Classical and neo-classical economics tend to ignore nature as a "cost". Some would say that's a gross understatement given how classical economics has led us into potential climate disaster. Even those proponents of steady-state or eco-economics who put a heavy reliance on markets as part of the solution, have underplayed the centrality of "nature" and the laws of thermodynamics, not to mention the non-economicus, cultural identities of human communities.

The issues you confront on this site are important. A brief scan gives me the impression you are challenging conventional economic "wisdom", a very necessary thing to do. I hope you will be open to non-market, non-economic (and economist) perspectives in this debate that is so central to the survival of humans and the thousands of other species we depend on.

Bob Thomson
Ottawa, Canada

Nuclear? No, thanks. It ain't necessary.

Even if nuclear power could be made 100% safe and the issues of proliferation and final disposal of nuclear wastes could finally be solved, it wouldn't still fit in a power grid where variable renewables would be the predominant sources of energy. Beyond a certain threshold it becomes far too complicated to mix nuclear (and/or baseload coal for that matter) with variable renewables due to technical, safety and economic reasons. And we don't have to if we don't want to. Fortunately, right before our very eyes, a Schumpeterian-style renewable energy innovation revolution is already taking place. And at a damn fast pace. So simply getting rid of nuclear and coal altogether seems to be a much better way into a sustainable future our children can live with than waiting needlessly for any 'market mechanism' to do it for us. Some folks are even already considering a fully-blown electricity industry almost totally based on renewables and interconnected across whole continents by mid-century.

Please see: http://www.greenpeace.org/international/Global/international/publication...

And also see:
http://www.blog.thesietch.org/2007/12/30/germany-going-100-renewable-or-...

Computing net energy

We wish to make the best prediction possible of the total amount of energy that must be invested in the technology under investigation over the entire life of the project. In a very brief article posted at http://dematerialism.net/eroeistar.htm I suggested most of the items that should be included in the energy balance if the result is expected to determine whether the technology is a net producer or a net consumer of energy. Also, my analysis of nuclear posted at http://dematerialism.net/CwC.html#_Toc149364189 discusses some aspects of this problem as it applies specifically to nuclear. This was written as part of a much larger effort. It has not been especially tailored to this comment.

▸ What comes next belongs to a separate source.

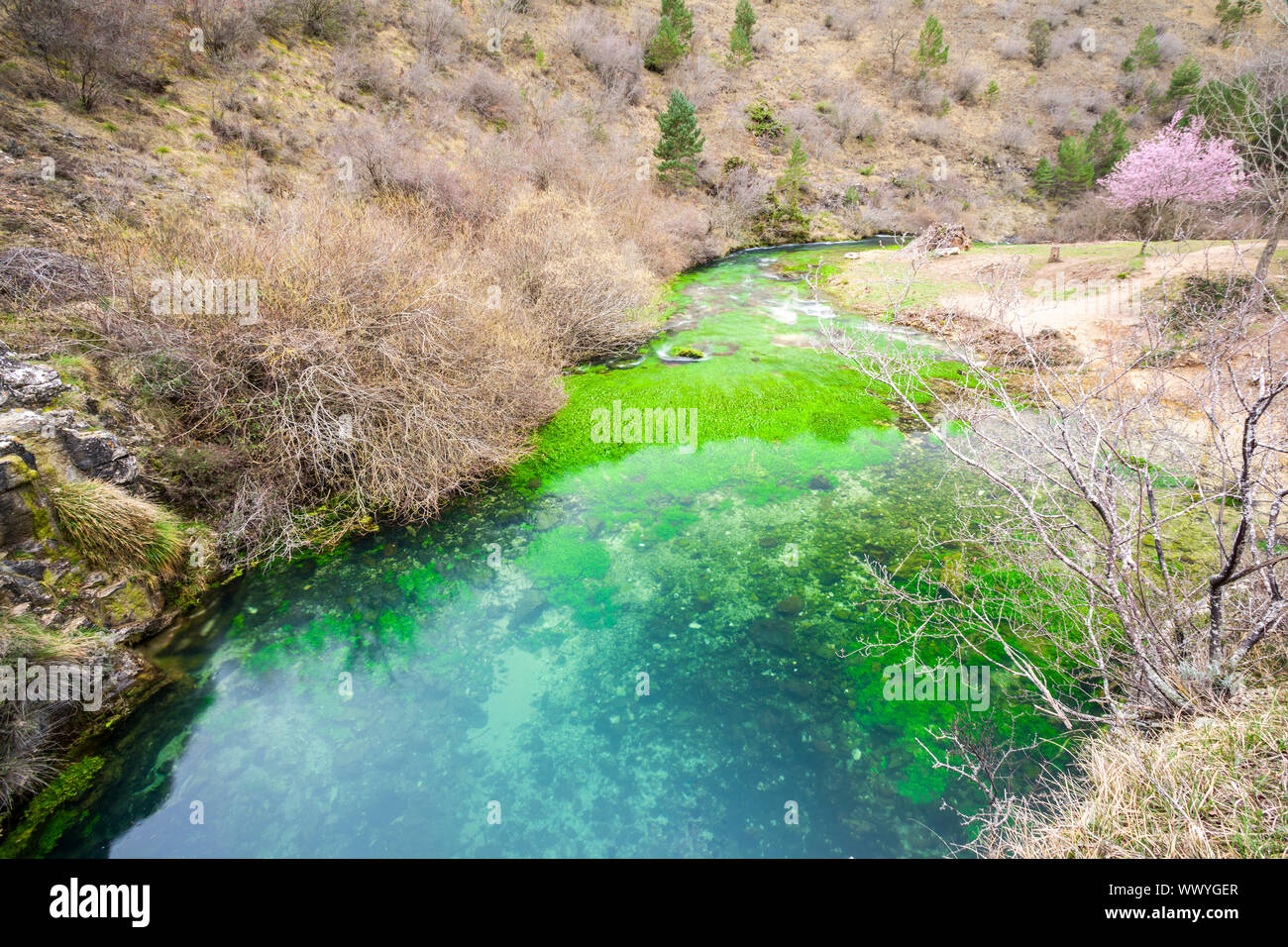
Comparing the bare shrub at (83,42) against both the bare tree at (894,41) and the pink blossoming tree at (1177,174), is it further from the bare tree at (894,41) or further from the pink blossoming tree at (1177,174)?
the bare tree at (894,41)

big picture view of nuclear reactor hazards

Nuclear Reactor Hazards: Ongoing Dangers of Operating Nuclear Technology in the 21st Century
http://www.greenpeace.org/raw/content/international/press/reports/nuclea...

Mere aging is enough to cause a crisis to a meltdown, and the average age of reactors is now 20 years. Imagine what you'd look like if you were tied down to bake in the Sahara sun that long. Radiation creates invisible cracks and render metals brittle over time. Plus the excitement of terrorists stealing fuel for bombs, power outages, and more -- worth reading.